New backend help request.

Hi all,

I'm trying to continue an existing m68k backend for LLVM. I'm completely new
to LLVM development so I've been muddling my way through mostly by trial and
error and using existing back ends for reference. I'm trying to implement
code to allow calling. I am compiling this C code --

typedef unsigned int uint32_t;
typedef char int8_t;

uint32_t foo(uint32_t x, int8_t y)
{
    return (x | (1 << 17)) + y;
}

int main()
{
  uint32_t b = foo(10,12);
}

And getting the following error from LLVM --

# Machine code for function main: Post SSA
Frame Objects:
  fi#0: size=4, align=4, at location [SP]
Function Live Outs: %D0L

BB#0: derived from LLVM BB %entry
        ADJCALLSTACKDOWN 6, %A7<imp-def>, %A7<imp-use>
        %vreg2<def> = COPY %A7; DR32:%vreg2
        %vreg1<def> = COPY %vreg2; AR:%vreg1 DR32:%vreg2
        MOVElim %vreg1<kill>, 0, 10; mem:ST4[<unknown>](align=2) AR:%vreg1
        %vreg2<def,tied1> = ADDlqd %vreg2<tied0>, 4, %CCR<imp-def,dead>;
DR32:%vreg2
        %vreg3<def> = COPY %vreg2; AR:%vreg3 DR32:%vreg2
        MOVEbim %vreg3<kill>, 0, 12; mem:ST1[<unknown>] AR:%vreg3
        CALL <ga:@foo>, %A7<imp-use>, ...
        ADJCALLSTACKUP 6, 0, %A7<imp-def>, %A7<imp-use>
        %vreg4<def> = COPY %D0L; DR32:%vreg4
        MOVEldm <fi#0>, 0, %vreg4<kill>; mem:ST4[%b] DR32:%vreg4
        %vreg5<def> = MOVEQ 0; DR32:%vreg5
        %D0L<def> = COPY %vreg5<kill>; DR32:%vreg5
        RTS %D0L<imp-use,kill>

# End machine code for function main.

*** Bad machine code: Using an undefined physical register ***
- function: main
- basic block: BB#0 entry (0xa19eac)
- instruction: %vreg4<def> = COPY %D0L; DR32:%vreg4
- operand 1: %D0L
LLVM ERROR: Found 1 machine code errors.
Stack dump:
0. Program arguments:
D:\RetroMods\Jaguar\Compiler\llvm-build\bin\Debug\llc
.exe -mtriple m68k-apple-mac test.ll
1. Running pass 'Function Pass Manager' on module 'test.ll'.
2. Running pass 'Greedy Register Allocator' on function '@main'

To me this looks like the result from the call (D0) is not being set
somewhere to let LLVM know the register is available when it tries to copy
it into the virtual register. I'm using the MSP430 target as reference, and
I'm doing everything this target is, so I'm not sure what I'm missing.

Any tips would be most appreciated.

Function Live Outs: %D0L

Live outs? How old are your sources?

See this:

commit e6dc59891fc53d65b3f6d19772d26e23e0cc1cac
Author: Jakob Stoklund Olesen <stoklund@2pi.dk>

     Remove liveout lists from MachineRegisterInfo.
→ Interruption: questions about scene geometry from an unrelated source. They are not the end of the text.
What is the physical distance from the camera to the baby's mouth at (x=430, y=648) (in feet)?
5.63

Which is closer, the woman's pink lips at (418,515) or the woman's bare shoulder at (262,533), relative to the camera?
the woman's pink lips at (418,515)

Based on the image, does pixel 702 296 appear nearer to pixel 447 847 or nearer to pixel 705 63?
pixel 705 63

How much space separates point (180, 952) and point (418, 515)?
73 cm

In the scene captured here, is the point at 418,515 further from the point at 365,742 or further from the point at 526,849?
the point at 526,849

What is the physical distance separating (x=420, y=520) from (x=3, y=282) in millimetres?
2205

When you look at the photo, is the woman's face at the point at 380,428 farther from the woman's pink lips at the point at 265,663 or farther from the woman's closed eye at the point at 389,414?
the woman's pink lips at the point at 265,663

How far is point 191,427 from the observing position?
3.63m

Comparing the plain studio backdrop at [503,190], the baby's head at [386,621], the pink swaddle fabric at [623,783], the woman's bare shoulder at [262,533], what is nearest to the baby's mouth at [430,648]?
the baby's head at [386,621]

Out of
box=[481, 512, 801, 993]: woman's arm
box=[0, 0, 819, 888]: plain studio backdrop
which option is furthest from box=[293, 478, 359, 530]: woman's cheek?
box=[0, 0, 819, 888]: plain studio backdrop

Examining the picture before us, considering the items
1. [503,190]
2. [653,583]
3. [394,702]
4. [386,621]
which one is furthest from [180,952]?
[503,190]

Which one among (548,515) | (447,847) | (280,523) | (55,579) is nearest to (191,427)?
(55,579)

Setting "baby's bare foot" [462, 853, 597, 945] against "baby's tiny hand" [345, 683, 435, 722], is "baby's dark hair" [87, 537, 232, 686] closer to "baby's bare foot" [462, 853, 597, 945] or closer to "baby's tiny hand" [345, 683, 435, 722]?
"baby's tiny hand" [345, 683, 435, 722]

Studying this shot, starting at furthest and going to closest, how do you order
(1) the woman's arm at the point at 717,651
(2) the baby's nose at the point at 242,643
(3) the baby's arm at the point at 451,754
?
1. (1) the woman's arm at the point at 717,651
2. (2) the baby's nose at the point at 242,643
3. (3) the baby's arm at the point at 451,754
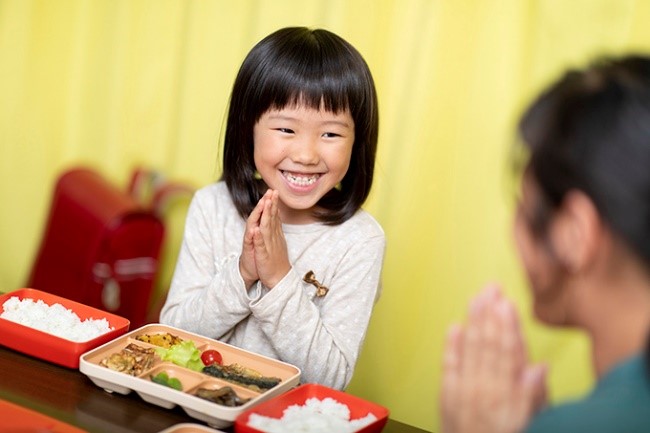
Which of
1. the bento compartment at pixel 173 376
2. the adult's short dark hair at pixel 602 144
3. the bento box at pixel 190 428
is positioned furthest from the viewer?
the bento compartment at pixel 173 376

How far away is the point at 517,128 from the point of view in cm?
99

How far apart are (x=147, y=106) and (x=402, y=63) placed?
3.23 feet

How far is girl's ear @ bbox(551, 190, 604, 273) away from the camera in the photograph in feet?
3.00

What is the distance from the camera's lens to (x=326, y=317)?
5.75 feet

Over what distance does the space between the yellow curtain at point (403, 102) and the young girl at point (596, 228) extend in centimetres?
91

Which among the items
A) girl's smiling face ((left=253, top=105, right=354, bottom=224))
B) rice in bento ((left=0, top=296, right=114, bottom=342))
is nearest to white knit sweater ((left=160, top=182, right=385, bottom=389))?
girl's smiling face ((left=253, top=105, right=354, bottom=224))

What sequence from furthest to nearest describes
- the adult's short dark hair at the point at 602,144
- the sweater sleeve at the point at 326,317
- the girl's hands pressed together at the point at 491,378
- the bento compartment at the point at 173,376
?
the sweater sleeve at the point at 326,317, the bento compartment at the point at 173,376, the girl's hands pressed together at the point at 491,378, the adult's short dark hair at the point at 602,144

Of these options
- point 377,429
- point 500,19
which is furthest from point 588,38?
point 377,429

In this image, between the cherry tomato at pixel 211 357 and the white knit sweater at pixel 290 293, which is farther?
the white knit sweater at pixel 290 293

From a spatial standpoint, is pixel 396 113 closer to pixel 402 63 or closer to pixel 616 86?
pixel 402 63

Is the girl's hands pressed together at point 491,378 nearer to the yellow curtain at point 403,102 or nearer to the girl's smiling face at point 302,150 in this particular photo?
the girl's smiling face at point 302,150

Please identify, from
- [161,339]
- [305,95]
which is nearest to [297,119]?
[305,95]

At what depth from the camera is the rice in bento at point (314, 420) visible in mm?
1327

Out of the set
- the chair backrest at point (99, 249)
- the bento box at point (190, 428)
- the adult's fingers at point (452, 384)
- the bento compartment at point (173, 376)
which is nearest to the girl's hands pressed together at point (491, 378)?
the adult's fingers at point (452, 384)
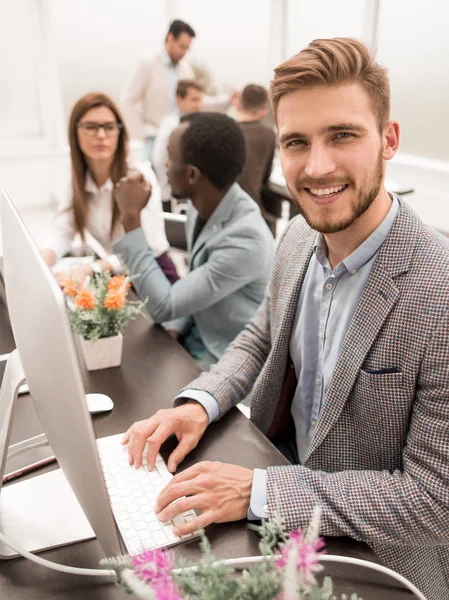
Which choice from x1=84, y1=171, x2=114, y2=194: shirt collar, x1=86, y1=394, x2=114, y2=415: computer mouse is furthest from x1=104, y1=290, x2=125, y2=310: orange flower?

     All targets are now adding return value registers as implicit uses on
     return instructions, and there is no longer a need for the live out
     lists.

     git-svn-id: https://llvm.org/svn/llvm-project/llvm/trunk@174417 91177308-0d3

-Krzysztof

The CALL instruction should have an implicit def of the register used to return a value.

-Krzysztof

Quite old -- I'm working with 3.2 at the moment as that's what the code I am
basing my work off is built with at the moment. I plan to try and add some
functionality and then update to 3.6 when I understand more.

I'm trying to figure out how to map more complex CISC instructions now. For
example on the 68000, you have things like --

add.w (a0)+,(a1)+

So that equates to:

temp1 = load a0
add 2, a0
temp2 = load a1
temp1 = add temp1, temp2
store temp1, a1
add 2, a1

How do I express that in a form for LLVM?

I see things like pre_store and post_store, but I cant find anything in the
way of documentation about this. And there doesn't appear to be a pre_load
and post_load matching pair or anything like that...

Thanks!

The simple answer is: not very easily. I’d be inclined to treat instructions like these as optimisations and ignore them (aside from integrated assembler support) until the rest of the back end is working. Once that’s working, take a look at how the ARM back end uses ldm and stm instructions - basically pattern matching on the MachineInstrs after code generation to fold them together.

Your other alternative in this case is to model this as an instruction that does a gather load of a two-element vector and then two extract elements. You might be able to get the vectoriser to generate these sequences and then match them, but I suspect that you’ll then have to define a load of pseudos for vector ops (type legalisation happens before instruction selection, so it’s difficult to have types that are only valid for a few complex IR / DAG sequences).

David

The simple answer is: not very easily. I’d be inclined to treat instructions like these as optimisations and ignore them (aside from integrated assembler support) until the rest of the back end is working. Once that’s working, take a look at how the ARM back end uses ldm and stm instructions - basically pattern matching on the MachineInstrs after code generation to fold them together.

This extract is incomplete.